> [Aim of the exercise]: Filter the records below and copy every line containing the word "Zealand".

————

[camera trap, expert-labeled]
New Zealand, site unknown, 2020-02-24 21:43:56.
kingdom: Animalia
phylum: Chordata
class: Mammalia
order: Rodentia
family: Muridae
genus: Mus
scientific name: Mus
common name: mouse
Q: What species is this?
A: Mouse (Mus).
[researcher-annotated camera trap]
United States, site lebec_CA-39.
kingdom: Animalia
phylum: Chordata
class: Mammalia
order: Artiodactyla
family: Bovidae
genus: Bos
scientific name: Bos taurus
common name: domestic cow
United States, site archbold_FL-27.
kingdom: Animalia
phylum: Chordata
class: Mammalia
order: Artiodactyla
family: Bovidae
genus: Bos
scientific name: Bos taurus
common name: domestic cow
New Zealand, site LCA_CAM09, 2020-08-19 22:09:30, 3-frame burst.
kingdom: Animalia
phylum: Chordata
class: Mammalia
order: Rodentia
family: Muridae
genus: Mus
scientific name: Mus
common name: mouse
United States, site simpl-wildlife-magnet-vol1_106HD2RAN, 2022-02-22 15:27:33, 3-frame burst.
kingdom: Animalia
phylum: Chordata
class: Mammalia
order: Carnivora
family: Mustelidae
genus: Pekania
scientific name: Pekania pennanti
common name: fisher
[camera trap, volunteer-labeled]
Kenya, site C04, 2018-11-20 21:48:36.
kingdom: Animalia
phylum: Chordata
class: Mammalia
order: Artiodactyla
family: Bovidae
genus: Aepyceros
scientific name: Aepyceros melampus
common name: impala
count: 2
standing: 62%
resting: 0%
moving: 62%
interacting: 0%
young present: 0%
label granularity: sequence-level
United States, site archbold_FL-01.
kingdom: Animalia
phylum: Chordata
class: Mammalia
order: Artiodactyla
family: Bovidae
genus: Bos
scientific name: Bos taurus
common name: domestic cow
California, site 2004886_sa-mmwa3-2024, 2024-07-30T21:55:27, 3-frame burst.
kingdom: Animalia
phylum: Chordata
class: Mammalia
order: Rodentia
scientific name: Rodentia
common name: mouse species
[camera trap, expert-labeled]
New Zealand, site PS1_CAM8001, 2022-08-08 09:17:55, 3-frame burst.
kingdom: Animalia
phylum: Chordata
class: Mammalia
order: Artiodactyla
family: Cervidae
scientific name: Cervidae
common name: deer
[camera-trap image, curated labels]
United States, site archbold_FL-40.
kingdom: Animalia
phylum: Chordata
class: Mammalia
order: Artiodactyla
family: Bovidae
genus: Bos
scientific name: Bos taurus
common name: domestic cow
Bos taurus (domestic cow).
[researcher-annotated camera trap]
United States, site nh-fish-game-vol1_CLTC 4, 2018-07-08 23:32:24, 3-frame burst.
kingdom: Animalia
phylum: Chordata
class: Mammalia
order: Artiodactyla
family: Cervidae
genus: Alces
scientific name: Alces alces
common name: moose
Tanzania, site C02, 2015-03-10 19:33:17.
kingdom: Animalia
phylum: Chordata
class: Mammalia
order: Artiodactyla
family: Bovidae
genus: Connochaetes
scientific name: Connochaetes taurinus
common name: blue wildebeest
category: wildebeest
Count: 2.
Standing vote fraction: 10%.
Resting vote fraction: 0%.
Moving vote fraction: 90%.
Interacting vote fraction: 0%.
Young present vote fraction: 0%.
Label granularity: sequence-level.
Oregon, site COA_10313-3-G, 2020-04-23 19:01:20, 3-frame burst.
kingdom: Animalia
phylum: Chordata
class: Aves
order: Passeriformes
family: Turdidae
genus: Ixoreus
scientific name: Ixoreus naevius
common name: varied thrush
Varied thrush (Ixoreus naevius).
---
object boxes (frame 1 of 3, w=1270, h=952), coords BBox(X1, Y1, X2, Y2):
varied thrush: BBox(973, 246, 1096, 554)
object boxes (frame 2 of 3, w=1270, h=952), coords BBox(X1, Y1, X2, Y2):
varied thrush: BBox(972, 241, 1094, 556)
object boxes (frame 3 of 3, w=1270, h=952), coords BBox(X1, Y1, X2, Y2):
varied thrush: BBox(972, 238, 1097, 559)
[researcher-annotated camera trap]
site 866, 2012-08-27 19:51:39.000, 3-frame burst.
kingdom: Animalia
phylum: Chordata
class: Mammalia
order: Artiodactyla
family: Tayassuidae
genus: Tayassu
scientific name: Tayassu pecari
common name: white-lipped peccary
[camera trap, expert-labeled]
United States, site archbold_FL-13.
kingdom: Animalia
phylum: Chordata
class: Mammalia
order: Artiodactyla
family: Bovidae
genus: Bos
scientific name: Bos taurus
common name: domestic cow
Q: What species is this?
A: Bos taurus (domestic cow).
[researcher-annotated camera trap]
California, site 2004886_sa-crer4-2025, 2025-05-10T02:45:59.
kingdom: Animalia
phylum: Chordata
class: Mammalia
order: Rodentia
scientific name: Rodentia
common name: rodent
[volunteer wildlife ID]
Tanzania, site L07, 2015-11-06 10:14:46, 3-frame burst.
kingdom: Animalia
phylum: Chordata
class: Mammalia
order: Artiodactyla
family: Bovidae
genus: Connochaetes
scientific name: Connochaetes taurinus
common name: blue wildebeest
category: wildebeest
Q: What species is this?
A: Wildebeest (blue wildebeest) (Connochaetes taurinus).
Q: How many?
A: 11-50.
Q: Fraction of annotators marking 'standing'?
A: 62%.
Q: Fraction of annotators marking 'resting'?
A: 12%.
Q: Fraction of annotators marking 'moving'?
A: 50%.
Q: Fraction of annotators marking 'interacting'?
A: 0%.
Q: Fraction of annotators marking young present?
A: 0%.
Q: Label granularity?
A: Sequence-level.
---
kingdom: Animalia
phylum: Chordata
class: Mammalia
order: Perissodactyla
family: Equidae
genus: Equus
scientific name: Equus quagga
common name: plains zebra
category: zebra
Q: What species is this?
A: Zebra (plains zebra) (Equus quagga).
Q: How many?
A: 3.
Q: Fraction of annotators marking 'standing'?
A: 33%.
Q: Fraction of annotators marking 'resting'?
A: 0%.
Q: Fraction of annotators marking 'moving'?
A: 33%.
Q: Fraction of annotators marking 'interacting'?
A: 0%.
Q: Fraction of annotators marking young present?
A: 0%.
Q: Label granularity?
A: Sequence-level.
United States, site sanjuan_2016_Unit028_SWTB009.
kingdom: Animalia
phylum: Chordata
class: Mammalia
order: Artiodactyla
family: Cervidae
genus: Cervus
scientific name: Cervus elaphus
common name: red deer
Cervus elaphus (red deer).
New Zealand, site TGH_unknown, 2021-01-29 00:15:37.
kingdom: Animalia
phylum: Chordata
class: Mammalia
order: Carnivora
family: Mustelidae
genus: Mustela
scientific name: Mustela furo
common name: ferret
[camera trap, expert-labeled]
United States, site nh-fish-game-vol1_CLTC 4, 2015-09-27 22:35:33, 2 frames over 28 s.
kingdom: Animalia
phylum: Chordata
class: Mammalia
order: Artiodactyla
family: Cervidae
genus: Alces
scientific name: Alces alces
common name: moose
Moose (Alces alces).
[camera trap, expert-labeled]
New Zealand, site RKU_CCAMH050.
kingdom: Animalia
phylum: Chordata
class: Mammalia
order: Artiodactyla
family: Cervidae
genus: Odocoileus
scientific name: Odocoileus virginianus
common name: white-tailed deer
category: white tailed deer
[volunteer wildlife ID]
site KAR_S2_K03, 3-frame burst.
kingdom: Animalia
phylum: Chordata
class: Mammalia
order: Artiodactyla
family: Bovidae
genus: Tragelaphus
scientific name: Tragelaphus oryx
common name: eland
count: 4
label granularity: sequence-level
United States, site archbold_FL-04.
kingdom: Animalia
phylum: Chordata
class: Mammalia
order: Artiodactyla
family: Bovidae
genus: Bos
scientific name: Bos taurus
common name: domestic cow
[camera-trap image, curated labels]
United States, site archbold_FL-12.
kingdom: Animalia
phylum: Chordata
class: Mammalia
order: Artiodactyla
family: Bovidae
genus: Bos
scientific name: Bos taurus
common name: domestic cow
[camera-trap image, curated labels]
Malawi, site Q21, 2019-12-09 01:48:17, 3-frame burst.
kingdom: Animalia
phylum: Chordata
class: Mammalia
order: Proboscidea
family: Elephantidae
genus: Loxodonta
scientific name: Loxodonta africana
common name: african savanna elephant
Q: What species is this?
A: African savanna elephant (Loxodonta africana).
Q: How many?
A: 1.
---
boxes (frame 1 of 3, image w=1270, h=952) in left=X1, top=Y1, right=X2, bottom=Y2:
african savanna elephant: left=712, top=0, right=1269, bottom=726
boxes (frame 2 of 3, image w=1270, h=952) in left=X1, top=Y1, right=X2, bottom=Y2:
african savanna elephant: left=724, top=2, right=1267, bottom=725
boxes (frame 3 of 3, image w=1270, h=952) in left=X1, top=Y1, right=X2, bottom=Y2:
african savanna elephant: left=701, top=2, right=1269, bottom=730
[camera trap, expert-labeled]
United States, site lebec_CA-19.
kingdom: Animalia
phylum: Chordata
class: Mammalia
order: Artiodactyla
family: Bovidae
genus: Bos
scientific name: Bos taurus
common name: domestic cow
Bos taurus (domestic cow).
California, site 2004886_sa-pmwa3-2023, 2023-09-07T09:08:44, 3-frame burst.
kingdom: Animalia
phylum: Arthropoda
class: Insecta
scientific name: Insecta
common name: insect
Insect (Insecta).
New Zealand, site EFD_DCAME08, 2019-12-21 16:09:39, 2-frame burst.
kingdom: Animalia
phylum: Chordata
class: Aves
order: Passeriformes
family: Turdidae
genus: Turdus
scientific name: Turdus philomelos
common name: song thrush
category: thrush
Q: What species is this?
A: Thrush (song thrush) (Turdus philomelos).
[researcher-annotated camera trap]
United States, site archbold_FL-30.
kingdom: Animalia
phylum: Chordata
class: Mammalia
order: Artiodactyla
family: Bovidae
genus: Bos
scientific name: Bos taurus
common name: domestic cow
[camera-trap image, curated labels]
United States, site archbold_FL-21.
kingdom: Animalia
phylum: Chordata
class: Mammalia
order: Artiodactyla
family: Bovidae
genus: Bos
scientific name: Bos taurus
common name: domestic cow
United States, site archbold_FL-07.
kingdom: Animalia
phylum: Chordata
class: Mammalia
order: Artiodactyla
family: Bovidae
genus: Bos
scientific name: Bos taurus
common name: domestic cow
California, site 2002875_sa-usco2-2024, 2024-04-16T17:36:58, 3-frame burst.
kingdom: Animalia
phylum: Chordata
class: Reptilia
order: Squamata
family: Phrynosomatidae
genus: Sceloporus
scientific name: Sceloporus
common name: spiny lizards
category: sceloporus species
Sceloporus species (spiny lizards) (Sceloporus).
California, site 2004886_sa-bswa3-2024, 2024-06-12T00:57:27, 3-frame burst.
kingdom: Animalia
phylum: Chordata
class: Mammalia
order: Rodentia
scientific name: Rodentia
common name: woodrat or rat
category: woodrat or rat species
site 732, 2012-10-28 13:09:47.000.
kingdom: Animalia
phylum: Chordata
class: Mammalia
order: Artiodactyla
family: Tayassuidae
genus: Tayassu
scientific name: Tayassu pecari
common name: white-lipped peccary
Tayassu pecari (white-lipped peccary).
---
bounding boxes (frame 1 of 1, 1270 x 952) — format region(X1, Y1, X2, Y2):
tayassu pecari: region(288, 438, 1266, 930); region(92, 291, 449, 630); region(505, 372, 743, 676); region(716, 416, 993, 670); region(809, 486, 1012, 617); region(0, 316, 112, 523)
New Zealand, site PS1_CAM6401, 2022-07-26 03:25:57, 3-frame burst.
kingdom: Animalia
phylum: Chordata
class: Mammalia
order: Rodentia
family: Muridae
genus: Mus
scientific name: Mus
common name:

————

> [Output for this exercise]:
New Zealand, site unknown, 2020-02-24 21:43:56.
New Zealand, site LCA_CAM09, 2020-08-19 22:09:30, 3-frame burst.
New Zealand, site PS1_CAM8001, 2022-08-08 09:17:55, 3-frame burst.
New Zealand, site TGH_unknown, 2021-01-29 00:15:37.
New Zealand, site RKU_CCAMH050.
New Zealand, site EFD_DCAME08, 2019-12-21 16:09:39, 2-frame burst.
New Zealand, site PS1_CAM6401, 2022-07-26 03:25:57, 3-frame burst.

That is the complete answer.